The first summer term was prolonged until August 16th, and the holiday lasted a fortnight, which was much welcomed since the Whitsun holiday had been cancelled owing to the rapid advance of the Germans through Holland. We did, however, indulge in a little variety for we spent three weeks before breaking-up organising many non-academic activities, such as classes in craftwork, Esperanto and puppet-making, exhibitions of local geography and ancestral history, concerts and dramatics. Staff relaxed by running a class in Greek dancing, having a play-reading society and joining the Leeds mistresses during their stay in a craft class. They needed some fun since in addition to school work they acted as air-raid wardens, first-aid helpers, ambulance drivers and fire-watchers, as well as officers of the Girls' Training Corps. School housed an A.R.P. post, first in the stokehole and then in the cellars of Clyde Villa.
The invasion from Leeds lasted only until Christmas 1939. The Leeds girls thought they were safer in their school and homes on the outskirts of their city than in our school and billets which were near the only part of Retford of military importance, the railway, and we had just over a term on our own. In June, 1940, however, came Great Yarmouth High School, accompanied to our surprise by a convent, also from Yarmouth, which had been allowed to use the evacuation train but had mistakenly thought it might use our building. It moved into West Retford Hall after a struggle for life in our dining room. Once again we worked in shifts and shared school happily until 1944. We enjoyed Yarmouth's productions of plays, especially their "Pride and Prejudice", the bright dresses of which remain in the memory, for soon after this it was impossible to buy lengths of beautifully-coloured materials for next to nothing from Clark's Dyeworks. Dramatic performances at the Gram-mar School and in the town received a great fillip from the influx of talent from Yarmouth.
Agriculture, as well as culture, benefited, too. The scholars went to local farms and gathered strawberries, weeded carrots and picked potatoes. The staffs went to Hallcroft and helped to make - was it two tons - of jam.

[Data shown]
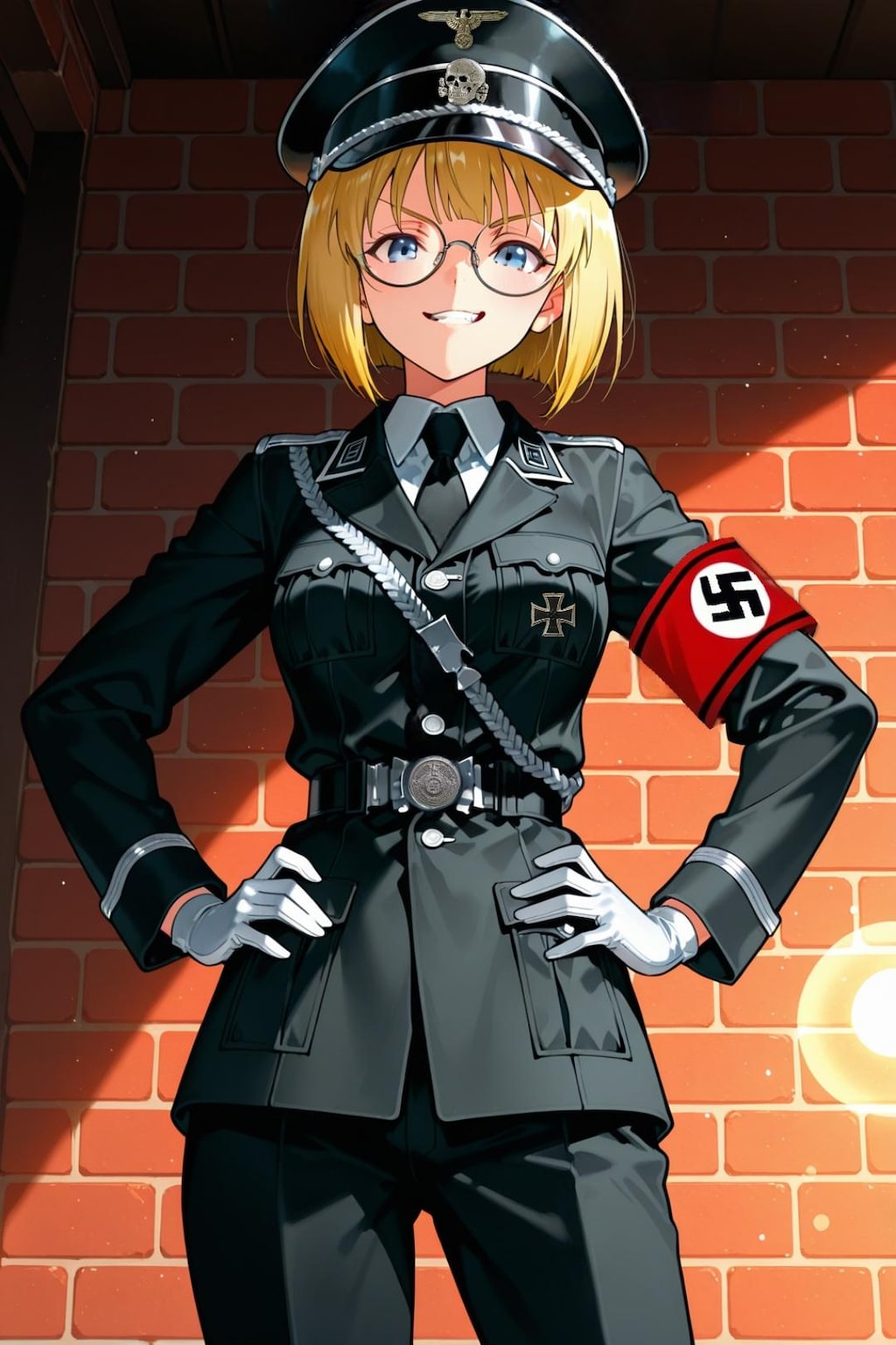 👑👑おかっぱSS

[What to produce]
Retype the part of the wartime school history passage that opens with the words containing "Agriculture, as well" and closes with "tons - of jam.".

[Answer box]
Agriculture, as well as culture, benefited, too. The scholars went to local farms and gathered strawberries, weeded carrots and picked potatoes. The staffs went to Hallcroft and helped to make - was it two tons - of jam.